■ **Written problem**
Update the listing below by changing every "farthest" to "most distant" and keeping all other text the same. Leave the pictures out of your answer.
### Stored rows ###
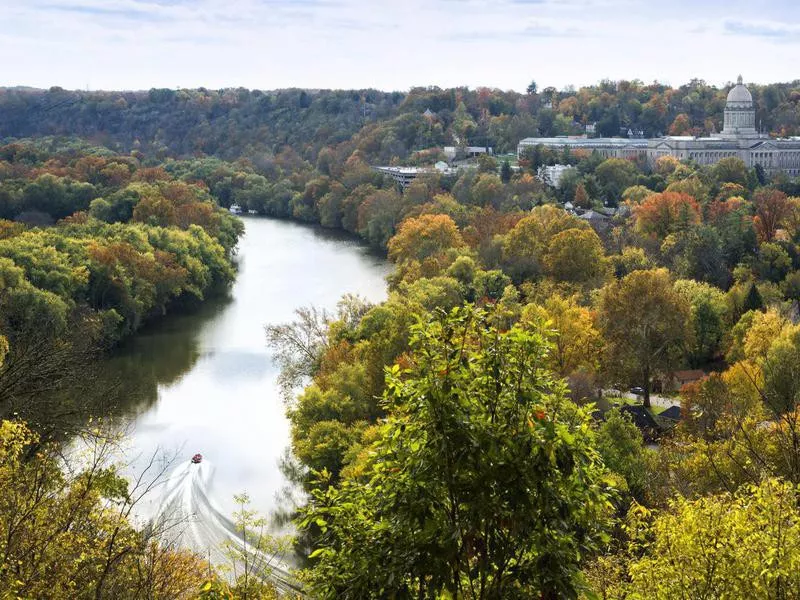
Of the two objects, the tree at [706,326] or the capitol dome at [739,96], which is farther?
the capitol dome at [739,96]

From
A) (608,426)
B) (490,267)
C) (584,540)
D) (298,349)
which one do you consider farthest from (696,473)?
(490,267)

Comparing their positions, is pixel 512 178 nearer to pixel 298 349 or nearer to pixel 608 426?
pixel 298 349

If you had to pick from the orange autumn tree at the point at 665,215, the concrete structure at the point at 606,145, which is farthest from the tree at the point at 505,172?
the orange autumn tree at the point at 665,215

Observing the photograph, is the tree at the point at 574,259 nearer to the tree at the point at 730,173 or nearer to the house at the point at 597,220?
the house at the point at 597,220

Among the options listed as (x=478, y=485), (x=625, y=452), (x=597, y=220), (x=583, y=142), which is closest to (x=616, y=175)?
(x=597, y=220)

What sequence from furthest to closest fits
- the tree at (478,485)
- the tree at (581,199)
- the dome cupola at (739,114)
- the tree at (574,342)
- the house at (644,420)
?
the dome cupola at (739,114) → the tree at (581,199) → the tree at (574,342) → the house at (644,420) → the tree at (478,485)
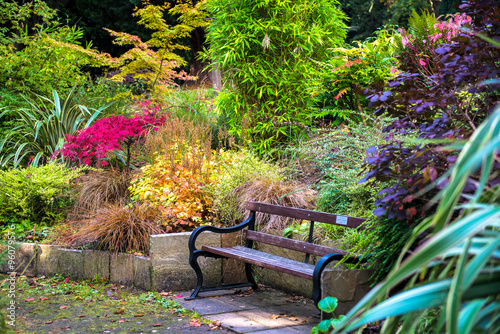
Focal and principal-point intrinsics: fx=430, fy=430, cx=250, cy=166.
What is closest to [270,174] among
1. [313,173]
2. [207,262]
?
[313,173]

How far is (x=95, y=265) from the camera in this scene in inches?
183

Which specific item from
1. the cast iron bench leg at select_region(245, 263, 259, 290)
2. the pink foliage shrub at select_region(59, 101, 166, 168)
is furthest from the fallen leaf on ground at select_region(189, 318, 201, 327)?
the pink foliage shrub at select_region(59, 101, 166, 168)

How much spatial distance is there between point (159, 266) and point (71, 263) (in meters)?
1.18

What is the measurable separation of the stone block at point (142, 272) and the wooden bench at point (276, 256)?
493mm

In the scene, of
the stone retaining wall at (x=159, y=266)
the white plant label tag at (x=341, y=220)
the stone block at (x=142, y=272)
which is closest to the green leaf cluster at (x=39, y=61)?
the stone retaining wall at (x=159, y=266)

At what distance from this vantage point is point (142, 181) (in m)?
5.20

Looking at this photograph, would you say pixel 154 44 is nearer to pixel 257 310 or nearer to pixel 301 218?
pixel 301 218

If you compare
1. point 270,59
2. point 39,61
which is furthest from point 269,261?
point 39,61

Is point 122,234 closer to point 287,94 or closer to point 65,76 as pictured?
point 287,94

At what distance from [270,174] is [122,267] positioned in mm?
1908

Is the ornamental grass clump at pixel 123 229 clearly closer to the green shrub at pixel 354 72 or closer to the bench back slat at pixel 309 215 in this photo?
the bench back slat at pixel 309 215

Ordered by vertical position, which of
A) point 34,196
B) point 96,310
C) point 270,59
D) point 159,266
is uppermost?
point 270,59

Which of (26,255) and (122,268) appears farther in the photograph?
(26,255)

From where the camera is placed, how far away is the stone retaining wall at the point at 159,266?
430 centimetres
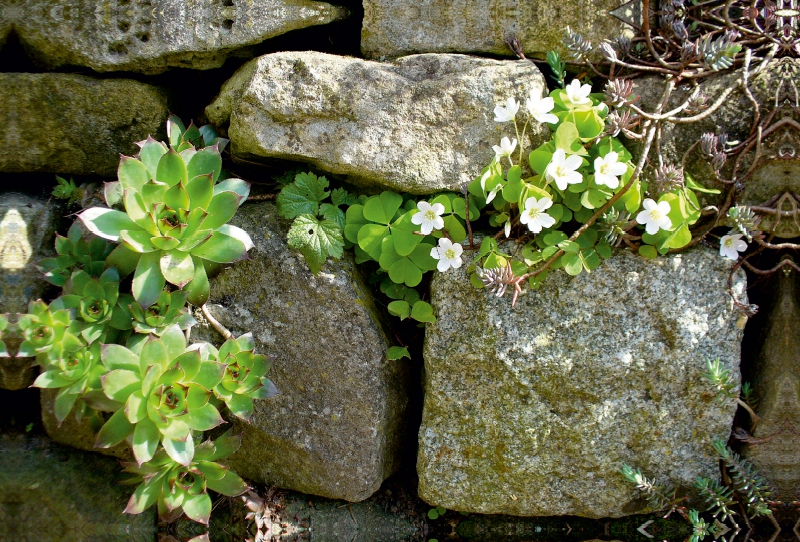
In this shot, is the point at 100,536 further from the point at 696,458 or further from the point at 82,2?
the point at 696,458

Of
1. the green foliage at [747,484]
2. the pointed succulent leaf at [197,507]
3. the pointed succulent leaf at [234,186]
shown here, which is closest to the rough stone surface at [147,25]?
the pointed succulent leaf at [234,186]

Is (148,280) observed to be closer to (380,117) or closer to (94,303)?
(94,303)

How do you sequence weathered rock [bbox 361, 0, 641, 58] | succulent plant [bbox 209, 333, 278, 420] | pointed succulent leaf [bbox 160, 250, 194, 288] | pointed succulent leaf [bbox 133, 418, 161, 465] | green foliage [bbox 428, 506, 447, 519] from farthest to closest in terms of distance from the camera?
green foliage [bbox 428, 506, 447, 519] < weathered rock [bbox 361, 0, 641, 58] < succulent plant [bbox 209, 333, 278, 420] < pointed succulent leaf [bbox 160, 250, 194, 288] < pointed succulent leaf [bbox 133, 418, 161, 465]

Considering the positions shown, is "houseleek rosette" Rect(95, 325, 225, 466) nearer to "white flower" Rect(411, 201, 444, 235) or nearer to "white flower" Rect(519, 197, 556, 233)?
"white flower" Rect(411, 201, 444, 235)

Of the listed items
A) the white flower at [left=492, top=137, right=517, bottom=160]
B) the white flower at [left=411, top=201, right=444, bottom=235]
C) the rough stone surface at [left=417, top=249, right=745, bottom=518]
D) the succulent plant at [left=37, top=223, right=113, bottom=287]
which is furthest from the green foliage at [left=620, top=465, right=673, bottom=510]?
the succulent plant at [left=37, top=223, right=113, bottom=287]

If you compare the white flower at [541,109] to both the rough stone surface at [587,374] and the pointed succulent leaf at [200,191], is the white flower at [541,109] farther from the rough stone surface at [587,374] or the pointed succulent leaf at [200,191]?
the pointed succulent leaf at [200,191]

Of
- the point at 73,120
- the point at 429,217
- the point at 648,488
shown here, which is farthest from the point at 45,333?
the point at 648,488
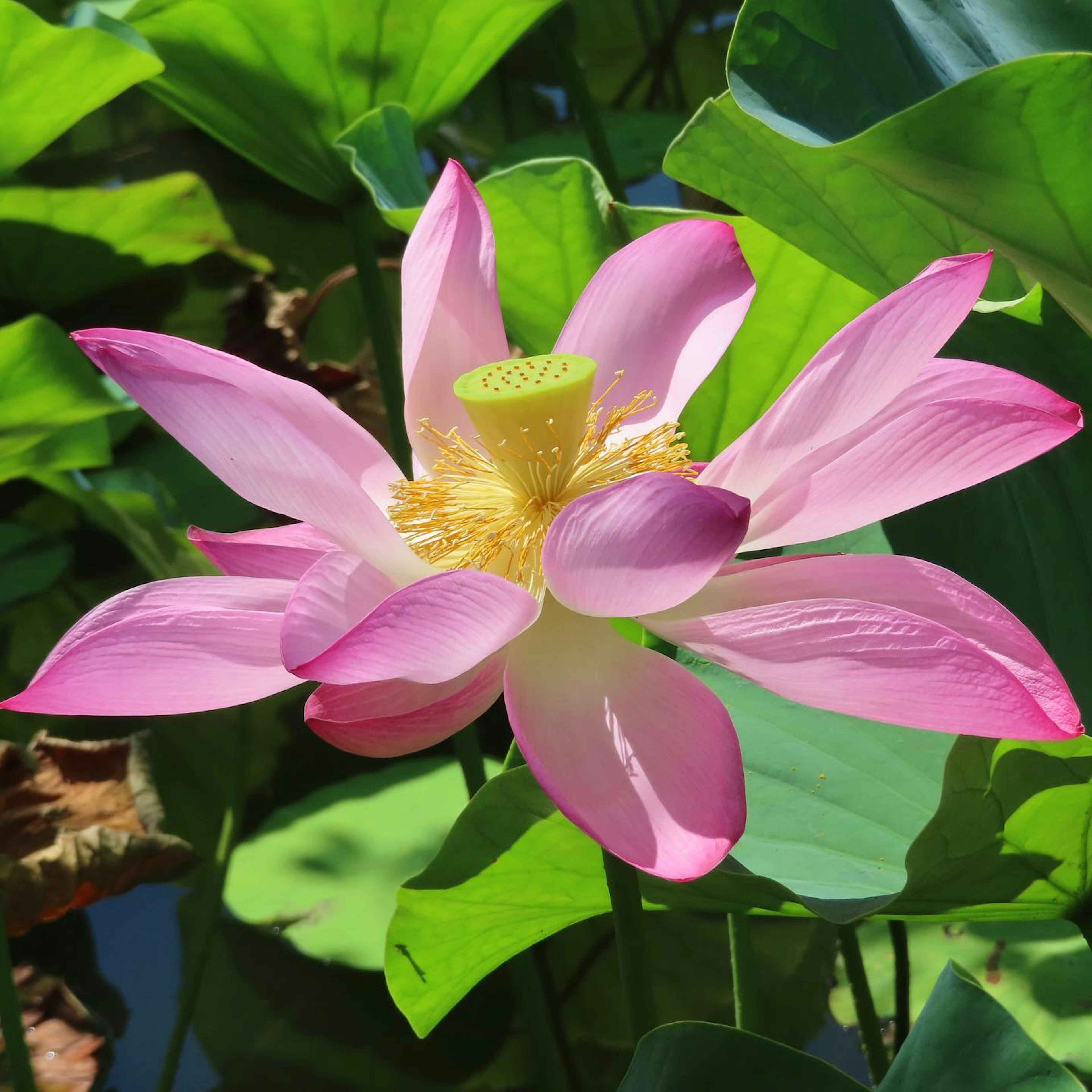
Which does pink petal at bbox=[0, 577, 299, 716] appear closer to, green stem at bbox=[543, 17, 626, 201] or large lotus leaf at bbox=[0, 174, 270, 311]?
green stem at bbox=[543, 17, 626, 201]

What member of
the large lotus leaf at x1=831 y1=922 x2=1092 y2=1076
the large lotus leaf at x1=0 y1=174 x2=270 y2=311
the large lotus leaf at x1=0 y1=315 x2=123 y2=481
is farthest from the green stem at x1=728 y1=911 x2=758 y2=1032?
the large lotus leaf at x1=0 y1=174 x2=270 y2=311

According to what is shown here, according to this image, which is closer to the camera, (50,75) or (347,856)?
(50,75)

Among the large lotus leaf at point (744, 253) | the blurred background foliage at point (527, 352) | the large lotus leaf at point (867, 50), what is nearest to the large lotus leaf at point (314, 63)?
the blurred background foliage at point (527, 352)

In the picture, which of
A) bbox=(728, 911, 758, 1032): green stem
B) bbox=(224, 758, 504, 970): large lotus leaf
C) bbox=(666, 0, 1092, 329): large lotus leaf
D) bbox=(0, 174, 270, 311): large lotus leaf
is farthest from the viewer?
bbox=(0, 174, 270, 311): large lotus leaf

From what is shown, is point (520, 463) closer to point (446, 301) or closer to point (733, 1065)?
point (446, 301)

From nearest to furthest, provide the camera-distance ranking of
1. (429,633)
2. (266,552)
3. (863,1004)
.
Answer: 1. (429,633)
2. (266,552)
3. (863,1004)

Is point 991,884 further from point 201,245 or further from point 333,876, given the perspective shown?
point 201,245

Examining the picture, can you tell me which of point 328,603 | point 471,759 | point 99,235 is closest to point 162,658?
point 328,603
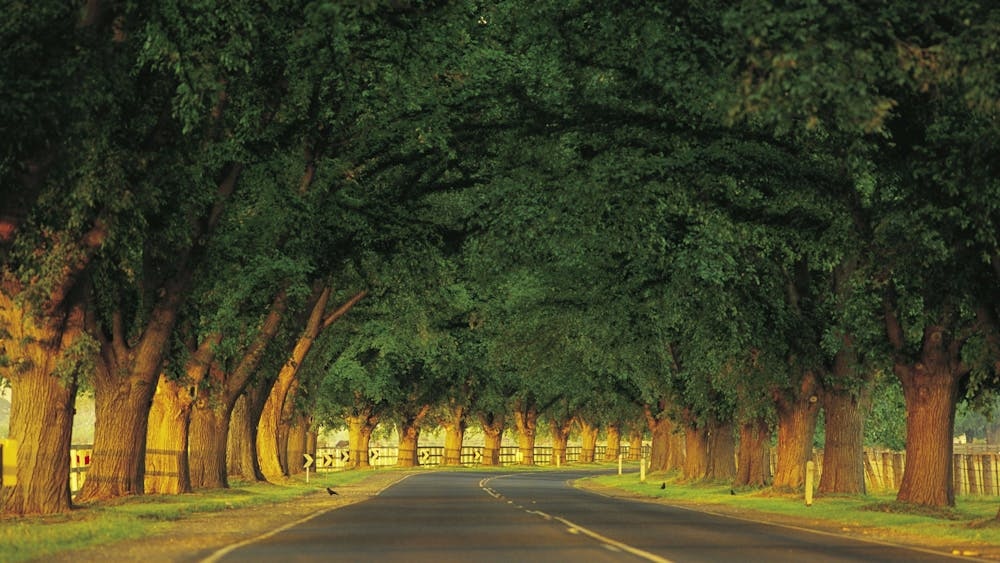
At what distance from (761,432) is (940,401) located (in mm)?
###
■ **Written solution**
Of the two objects, the tree at [706,326] or the capitol dome at [739,96], which is farther?
the capitol dome at [739,96]

From
A) (608,426)
B) (490,267)
C) (584,540)
D) (298,349)
which one do you consider most distant from (696,473)?
(490,267)

Comparing their positions, is pixel 512 178 nearer to pixel 298 349 or nearer to pixel 608 426?
pixel 298 349

If you had to pick from the orange autumn tree at the point at 665,215, the concrete structure at the point at 606,145, which is most distant from the tree at the point at 505,172?
the orange autumn tree at the point at 665,215

Observing the photograph, is the tree at the point at 574,259 nearer to the tree at the point at 730,173 or nearer to the house at the point at 597,220?
the house at the point at 597,220

Among the options listed as (x=478, y=485), (x=625, y=452), (x=597, y=220), (x=583, y=142), which is closest to (x=616, y=175)?
(x=597, y=220)

What sequence from furthest to closest fits
- the tree at (478,485)
- the tree at (581,199)
- the dome cupola at (739,114)
- the tree at (574,342)
- the house at (644,420)
?
the dome cupola at (739,114) → the tree at (581,199) → the tree at (574,342) → the house at (644,420) → the tree at (478,485)
Focal and principal-point intrinsics: fx=430, fy=430, cx=250, cy=166.
What is closest to [270,174] among
1. [313,173]
2. [207,262]
?
[313,173]

How far is (x=95, y=265) from the camera in this scene in inches?
183

Which specific item from
1. the cast iron bench leg at select_region(245, 263, 259, 290)
2. the pink foliage shrub at select_region(59, 101, 166, 168)
is furthest from the fallen leaf on ground at select_region(189, 318, 201, 327)?
the pink foliage shrub at select_region(59, 101, 166, 168)

How much spatial distance is there between point (159, 266) and point (71, 263) (in meters)?
1.18

What is the measurable separation of the stone block at point (142, 272) and the wooden bench at point (276, 256)?
493mm

In the scene, of
the stone retaining wall at (x=159, y=266)
the white plant label tag at (x=341, y=220)
the stone block at (x=142, y=272)
which is closest to the green leaf cluster at (x=39, y=61)?
the stone retaining wall at (x=159, y=266)

At what distance from this vantage point is point (142, 181) (in m)?
5.20

Looking at this photograph, would you say pixel 154 44 is nearer to pixel 257 310 or nearer to pixel 301 218?
pixel 301 218

If you compare
1. point 270,59
2. point 39,61
which is furthest from point 269,261?
point 39,61

Is point 122,234 closer to point 287,94 or closer to point 65,76 as pictured?
point 287,94

At what distance from [270,174] is [122,267] positioned in mm?
1908

Is the ornamental grass clump at pixel 123 229 clearly closer to the green shrub at pixel 354 72 or closer to the bench back slat at pixel 309 215 in this photo?
the bench back slat at pixel 309 215

Ordered by vertical position, which of
A) point 34,196
B) point 96,310
C) point 270,59
D) point 159,266
is uppermost?
point 270,59

Which of (26,255) and (122,268) appears farther in the photograph?
(26,255)

From where the camera is placed, how far away is the stone retaining wall at the point at 159,266?
430 centimetres
In this shot, is the point at 100,536 further from the point at 696,458 or further from the point at 82,2?
the point at 696,458

Of
1. the green foliage at [747,484]
2. the pointed succulent leaf at [197,507]
3. the pointed succulent leaf at [234,186]
shown here, which is closest to the rough stone surface at [147,25]?
the pointed succulent leaf at [234,186]

Is (148,280) observed to be closer to (380,117) or closer to (94,303)?
(94,303)

How do you sequence weathered rock [bbox 361, 0, 641, 58] | succulent plant [bbox 209, 333, 278, 420] | pointed succulent leaf [bbox 160, 250, 194, 288] | pointed succulent leaf [bbox 133, 418, 161, 465] | green foliage [bbox 428, 506, 447, 519] from most distant to closest in terms of distance from the camera?
green foliage [bbox 428, 506, 447, 519] < weathered rock [bbox 361, 0, 641, 58] < succulent plant [bbox 209, 333, 278, 420] < pointed succulent leaf [bbox 160, 250, 194, 288] < pointed succulent leaf [bbox 133, 418, 161, 465]

Considering the positions shown, is "houseleek rosette" Rect(95, 325, 225, 466) nearer to "white flower" Rect(411, 201, 444, 235) or nearer to "white flower" Rect(519, 197, 556, 233)?
"white flower" Rect(411, 201, 444, 235)

Of the listed items
A) the white flower at [left=492, top=137, right=517, bottom=160]
B) the white flower at [left=411, top=201, right=444, bottom=235]
C) the rough stone surface at [left=417, top=249, right=745, bottom=518]
D) the succulent plant at [left=37, top=223, right=113, bottom=287]
which is furthest from the green foliage at [left=620, top=465, right=673, bottom=510]?
the succulent plant at [left=37, top=223, right=113, bottom=287]

If you compare the white flower at [541,109] to both the rough stone surface at [587,374] and the pointed succulent leaf at [200,191], is the white flower at [541,109] farther from the rough stone surface at [587,374] or the pointed succulent leaf at [200,191]?
the pointed succulent leaf at [200,191]

Of
- the point at 73,120
- the point at 429,217
- the point at 648,488
shown here, which is most distant from the point at 45,333?
the point at 648,488
Which does pink petal at bbox=[0, 577, 299, 716] appear closer to, green stem at bbox=[543, 17, 626, 201] or large lotus leaf at bbox=[0, 174, 270, 311]?
green stem at bbox=[543, 17, 626, 201]

What member of
the large lotus leaf at x1=831 y1=922 x2=1092 y2=1076
the large lotus leaf at x1=0 y1=174 x2=270 y2=311
the large lotus leaf at x1=0 y1=315 x2=123 y2=481
is most distant from the green stem at x1=728 y1=911 x2=758 y2=1032?
the large lotus leaf at x1=0 y1=174 x2=270 y2=311

According to what is shown here, according to this image, which is closer to the camera, (50,75) or (347,856)?
(50,75)

Among the large lotus leaf at point (744, 253) | the blurred background foliage at point (527, 352) | the large lotus leaf at point (867, 50), what is nearest to the large lotus leaf at point (314, 63)?
the blurred background foliage at point (527, 352)

In the picture, which of
A) bbox=(728, 911, 758, 1032): green stem
B) bbox=(224, 758, 504, 970): large lotus leaf
C) bbox=(666, 0, 1092, 329): large lotus leaf
D) bbox=(0, 174, 270, 311): large lotus leaf
is most distant from the viewer?
bbox=(0, 174, 270, 311): large lotus leaf

From what is shown, is point (520, 463) closer to point (446, 301) or closer to point (733, 1065)?
point (446, 301)

From nearest to furthest, provide the camera-distance ranking of
1. (429,633)
2. (266,552)
3. (863,1004)
.
Answer: 1. (429,633)
2. (266,552)
3. (863,1004)

Is point 991,884 further from point 201,245 or further from point 333,876, given the perspective shown?
point 201,245

Examining the picture, can you tell me which of point 328,603 | point 471,759 | point 99,235 is closest to point 162,658?
point 328,603
At what distance from (761,432) is (940,401) located (in mm)?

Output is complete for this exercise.